Care and community helps mentally distressed find their way home in Telangana's Khammam

A volunteer organisation based in Khammam town, Annam Seva Foundation has been rendering yeoman services to destitute persons and those in distress for the past few years.
Representational image (File photo | EPS)
Representational image (File photo | EPS)

KHAMMAM:  Sunil Gogai, 35, a person with a mental illness, reached Khammam a few years back. Hailing from Assam, Sunil Gogai arrived on a train that he boarded without the knowledge of his family members. While he was on the streets, not knowing where to go, a few police officials noticed Gogai and sent him to the Annam Seva Foundation. Similarly, the foundation has been providing shelter to another person named Markus, a resident of Jharkhand, too for the past four years.

Thanks to the selfless efforts of the organisation members, the two persons in distress have finally reunited with their respective families. According to sources, ever since they both reached Annam Seva Foundation, the volunteers had been taking good care of them, providing food and medicines. As a result of the quality treatment provided by the members, the two were finally able to recollect the names of their native village. And, with the help of an IIT-Guwahati professor who hails from Andhra Pradesh, the organisation finally traced their respective families last week.

A volunteer organisation based in Khammam town, Annam Seva Foundation has been rendering yeoman services to destitute persons and those in distress for the past few years. It also takes care of persons with mental illness by providing them treatment, along with food and accommodation, and reunite them with their families, apart from looking after the homeless.

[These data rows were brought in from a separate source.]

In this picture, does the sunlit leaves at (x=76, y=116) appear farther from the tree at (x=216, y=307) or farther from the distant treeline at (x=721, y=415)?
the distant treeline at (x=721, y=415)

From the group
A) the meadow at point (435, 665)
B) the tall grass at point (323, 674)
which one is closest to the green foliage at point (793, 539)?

More than 200 success stories
According to sources, the organisation has managed to reunite more than 200 persons, who belong to various States across the country, with their families, since its establishment in 2016. Annam Srinivasa Rao, a retired BSNL employee, set up the organisation to lend a helping to people from all walks of life. He put his entire retirement benefits into this initiative and constructed a temporary building in Khammam town. Later, he remodelled the structure and now it provides accommodation to about 305 mentally and physically challenged persons, and orphans. Srinivasa Rao says that the cooperation of police officials has helped him a lot.

“Nothing makes me happier than reuniting a family with their long-lost dear ones. It’s so satisfying to see the smile on their faces. Though we face difficulties tracing some families as they live in interior parts of other States, we take it as a challenge since these persons in distress won’t be in a position to share much details about their family members and go all out to get the job done,” Srinivasa adds. Khammam legal services authority officials and some others have been supporting the foundation for the past few years.